[Directions for this task] Repeat every line of the listing below exactly, minus the pictures.

[Records]

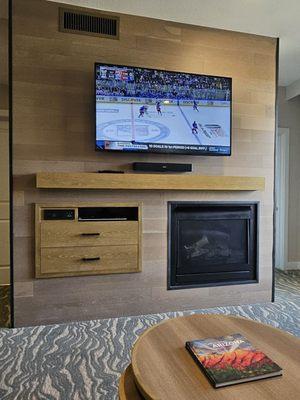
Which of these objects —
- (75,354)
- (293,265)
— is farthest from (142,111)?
(293,265)

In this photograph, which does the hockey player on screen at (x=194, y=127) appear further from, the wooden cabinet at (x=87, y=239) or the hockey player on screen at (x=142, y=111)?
the wooden cabinet at (x=87, y=239)

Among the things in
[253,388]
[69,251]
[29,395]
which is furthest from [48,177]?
[253,388]

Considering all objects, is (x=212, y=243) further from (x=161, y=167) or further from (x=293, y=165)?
(x=293, y=165)

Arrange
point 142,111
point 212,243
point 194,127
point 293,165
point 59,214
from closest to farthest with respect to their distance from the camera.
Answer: point 59,214
point 142,111
point 194,127
point 212,243
point 293,165

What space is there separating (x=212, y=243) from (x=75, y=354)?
5.26ft

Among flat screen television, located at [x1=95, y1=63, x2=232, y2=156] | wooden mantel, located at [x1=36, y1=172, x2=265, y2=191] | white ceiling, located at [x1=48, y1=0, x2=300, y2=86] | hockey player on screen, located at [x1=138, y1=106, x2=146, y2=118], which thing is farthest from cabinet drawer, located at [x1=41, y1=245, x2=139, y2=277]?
white ceiling, located at [x1=48, y1=0, x2=300, y2=86]

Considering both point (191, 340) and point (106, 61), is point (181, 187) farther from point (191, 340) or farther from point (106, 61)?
point (191, 340)

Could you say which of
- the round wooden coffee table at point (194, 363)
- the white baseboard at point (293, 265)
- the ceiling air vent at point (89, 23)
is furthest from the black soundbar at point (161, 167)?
the white baseboard at point (293, 265)

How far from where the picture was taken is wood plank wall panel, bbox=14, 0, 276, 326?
2.77 m

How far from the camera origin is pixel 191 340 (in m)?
1.57

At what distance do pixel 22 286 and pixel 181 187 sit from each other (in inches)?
61.2

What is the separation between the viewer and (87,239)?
113 inches

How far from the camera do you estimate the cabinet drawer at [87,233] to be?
280 centimetres

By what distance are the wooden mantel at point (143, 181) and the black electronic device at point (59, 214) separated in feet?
0.72
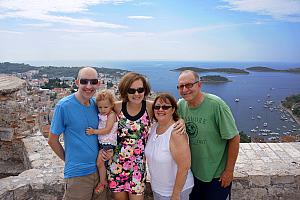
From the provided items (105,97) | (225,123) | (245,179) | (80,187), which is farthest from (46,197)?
(245,179)

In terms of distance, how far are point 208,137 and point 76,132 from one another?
0.95 m

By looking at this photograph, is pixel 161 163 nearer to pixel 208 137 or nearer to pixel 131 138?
pixel 131 138

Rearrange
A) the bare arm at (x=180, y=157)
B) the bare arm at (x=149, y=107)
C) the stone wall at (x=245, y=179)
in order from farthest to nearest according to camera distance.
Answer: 1. the stone wall at (x=245, y=179)
2. the bare arm at (x=149, y=107)
3. the bare arm at (x=180, y=157)

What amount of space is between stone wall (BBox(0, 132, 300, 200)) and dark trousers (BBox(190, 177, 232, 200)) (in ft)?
1.78

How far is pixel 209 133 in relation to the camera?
213 centimetres

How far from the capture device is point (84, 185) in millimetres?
2150

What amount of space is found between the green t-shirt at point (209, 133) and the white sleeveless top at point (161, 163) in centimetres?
18

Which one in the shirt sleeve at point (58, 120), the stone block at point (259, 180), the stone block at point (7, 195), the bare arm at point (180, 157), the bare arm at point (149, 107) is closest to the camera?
the bare arm at point (180, 157)

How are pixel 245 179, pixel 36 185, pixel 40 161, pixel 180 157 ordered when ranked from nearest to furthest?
pixel 180 157 → pixel 36 185 → pixel 245 179 → pixel 40 161

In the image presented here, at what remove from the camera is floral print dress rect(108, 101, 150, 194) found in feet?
6.90

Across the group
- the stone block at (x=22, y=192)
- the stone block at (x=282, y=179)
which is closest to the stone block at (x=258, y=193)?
the stone block at (x=282, y=179)

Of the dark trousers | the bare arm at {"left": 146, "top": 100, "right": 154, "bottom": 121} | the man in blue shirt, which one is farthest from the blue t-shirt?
the dark trousers

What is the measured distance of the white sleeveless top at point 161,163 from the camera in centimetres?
199

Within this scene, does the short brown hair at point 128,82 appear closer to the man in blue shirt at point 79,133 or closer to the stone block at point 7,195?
the man in blue shirt at point 79,133
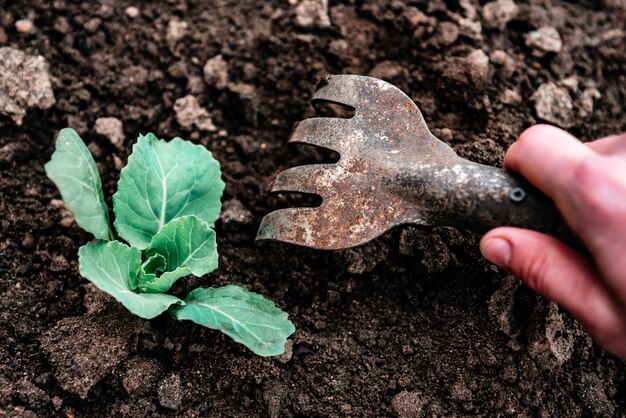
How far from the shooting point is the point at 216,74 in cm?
248

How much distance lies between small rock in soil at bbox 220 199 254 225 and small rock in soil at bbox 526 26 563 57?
1.47 metres

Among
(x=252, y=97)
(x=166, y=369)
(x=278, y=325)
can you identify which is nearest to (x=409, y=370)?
(x=278, y=325)

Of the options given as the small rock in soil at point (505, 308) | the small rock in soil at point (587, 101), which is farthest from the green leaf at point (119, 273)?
the small rock in soil at point (587, 101)

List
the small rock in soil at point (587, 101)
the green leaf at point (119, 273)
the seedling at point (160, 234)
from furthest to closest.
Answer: the small rock in soil at point (587, 101)
the seedling at point (160, 234)
the green leaf at point (119, 273)

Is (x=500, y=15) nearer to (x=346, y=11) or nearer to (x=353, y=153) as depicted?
(x=346, y=11)

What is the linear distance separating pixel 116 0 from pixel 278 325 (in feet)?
5.42

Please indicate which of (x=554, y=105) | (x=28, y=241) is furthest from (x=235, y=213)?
(x=554, y=105)

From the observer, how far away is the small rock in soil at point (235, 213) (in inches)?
87.7

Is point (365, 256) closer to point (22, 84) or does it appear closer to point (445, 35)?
point (445, 35)

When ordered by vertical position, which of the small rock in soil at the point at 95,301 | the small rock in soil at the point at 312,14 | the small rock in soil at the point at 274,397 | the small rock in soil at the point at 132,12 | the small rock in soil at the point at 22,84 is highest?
the small rock in soil at the point at 132,12

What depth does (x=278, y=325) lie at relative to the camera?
1836 mm

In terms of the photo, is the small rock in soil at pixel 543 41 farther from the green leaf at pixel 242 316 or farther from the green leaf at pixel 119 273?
the green leaf at pixel 119 273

[The answer]
Which of these objects —
- (75,354)
- (293,265)
— is farthest from (142,111)?
(293,265)

In this photograph, which does the hockey player on screen at (x=194, y=127) appear further from, the wooden cabinet at (x=87, y=239) or the hockey player on screen at (x=142, y=111)?
the wooden cabinet at (x=87, y=239)

Among the things in
[253,388]
[69,251]
[29,395]
which is furthest from [48,177]?
[253,388]

Considering all objects, is (x=212, y=243) further from (x=161, y=167) or further from (x=293, y=165)?
(x=293, y=165)

Arrange
point 142,111
point 212,243
point 194,127
point 293,165
point 59,214
from closest to farthest with respect to their distance from the camera.
Answer: point 59,214
point 142,111
point 194,127
point 212,243
point 293,165

What space is there separating (x=212, y=243) from (x=75, y=354)?
5.26ft

Among flat screen television, located at [x1=95, y1=63, x2=232, y2=156] | wooden mantel, located at [x1=36, y1=172, x2=265, y2=191] | white ceiling, located at [x1=48, y1=0, x2=300, y2=86] | hockey player on screen, located at [x1=138, y1=106, x2=146, y2=118], which thing is farthest from cabinet drawer, located at [x1=41, y1=245, x2=139, y2=277]?
white ceiling, located at [x1=48, y1=0, x2=300, y2=86]

Considering both point (191, 340) and point (106, 61), is point (181, 187) farther from point (191, 340) or farther from point (106, 61)?
point (191, 340)

Could you say which of
- the round wooden coffee table at point (194, 363)
- the white baseboard at point (293, 265)
- the ceiling air vent at point (89, 23)
is furthest from the black soundbar at point (161, 167)?
the white baseboard at point (293, 265)

How far from where the picture was taken is wood plank wall panel, bbox=14, 0, 276, 326?
2.77 m

How far from the camera origin is pixel 191 340 (in m)?
1.57

At what distance do pixel 22 286 and pixel 181 187 sit from each other (in inches)?
61.2

What is the separation between the viewer and (87,239)?
113 inches

How far from the camera do you estimate the cabinet drawer at [87,233] to be?
280 centimetres

By what distance are the wooden mantel at point (143, 181) and the black electronic device at point (59, 214) separated in feet?
0.72
From the provided items (105,97) | (225,123) | (245,179) | (80,187), which is farthest from (46,197)?
(245,179)

In terms of distance, how far are point 208,137 and point 76,132 from one another?
0.95 m

By looking at this photograph, is pixel 161 163 nearer to pixel 208 137 or nearer to pixel 131 138?
pixel 131 138

Rearrange
A) the bare arm at (x=180, y=157)
B) the bare arm at (x=149, y=107)
C) the stone wall at (x=245, y=179)
in order from farthest to nearest according to camera distance.
Answer: 1. the stone wall at (x=245, y=179)
2. the bare arm at (x=149, y=107)
3. the bare arm at (x=180, y=157)

What amount of space is between stone wall (BBox(0, 132, 300, 200)) and dark trousers (BBox(190, 177, 232, 200)) (in ft)?
1.78

How far is pixel 209 133 in relation to the camera?
213 centimetres

How far from the capture device is point (84, 185) in millimetres?
2150

What amount of space is found between the green t-shirt at point (209, 133) and the white sleeveless top at point (161, 163) in centimetres?
18

Which one in the shirt sleeve at point (58, 120), the stone block at point (259, 180), the stone block at point (7, 195), the bare arm at point (180, 157), the bare arm at point (149, 107) is closest to the camera?
the bare arm at point (180, 157)

How are pixel 245 179, pixel 36 185, pixel 40 161, pixel 180 157 ordered when ranked from nearest to furthest?
pixel 180 157 → pixel 36 185 → pixel 245 179 → pixel 40 161

In the image presented here, at what remove from the camera is floral print dress rect(108, 101, 150, 194) found in feet?
6.90

Across the group
- the stone block at (x=22, y=192)
- the stone block at (x=282, y=179)
which is closest to the stone block at (x=258, y=193)?
the stone block at (x=282, y=179)

Of the dark trousers | the bare arm at {"left": 146, "top": 100, "right": 154, "bottom": 121} | the man in blue shirt, which one is farthest from the blue t-shirt?
the dark trousers

What is the measured distance of the white sleeveless top at point 161,163 from the camera in centimetres?
199

Within this scene, does the short brown hair at point 128,82 appear closer to the man in blue shirt at point 79,133 or closer to the stone block at point 7,195?
the man in blue shirt at point 79,133
How far from the shooting point is the point at 216,74 in cm?
248

How much distance lies between small rock in soil at bbox 220 199 254 225 and small rock in soil at bbox 526 26 563 57?
1.47 metres

Among
(x=252, y=97)
(x=166, y=369)
(x=278, y=325)
can you identify which is nearest to (x=409, y=370)?
(x=278, y=325)

Of the options given as the small rock in soil at point (505, 308) | the small rock in soil at point (587, 101), which is farthest from the green leaf at point (119, 273)?
the small rock in soil at point (587, 101)

List
the small rock in soil at point (587, 101)
the green leaf at point (119, 273)
the seedling at point (160, 234)
from furthest to closest.
Answer: the small rock in soil at point (587, 101)
the seedling at point (160, 234)
the green leaf at point (119, 273)

Is (x=500, y=15) nearer to (x=346, y=11) or nearer to (x=353, y=153) as depicted?
(x=346, y=11)

What is the linear distance separating pixel 116 0 from pixel 278 325 (in feet)?
5.42

Please indicate which of (x=554, y=105) | (x=28, y=241) is furthest from (x=235, y=213)?
(x=554, y=105)

From the observer, how far away is the small rock in soil at point (235, 213) (in inches)?
87.7

Is point (365, 256) closer to point (22, 84) or does it appear closer to point (445, 35)?
point (445, 35)

When ordered by vertical position, which of the small rock in soil at the point at 95,301 | the small rock in soil at the point at 312,14 | the small rock in soil at the point at 274,397 | the small rock in soil at the point at 132,12 | the small rock in soil at the point at 22,84 is highest?
the small rock in soil at the point at 132,12

What depth does (x=278, y=325) lie at relative to the camera?
1836 mm

In terms of the photo, is the small rock in soil at pixel 543 41 farther from the green leaf at pixel 242 316 or farther from the green leaf at pixel 119 273?
the green leaf at pixel 119 273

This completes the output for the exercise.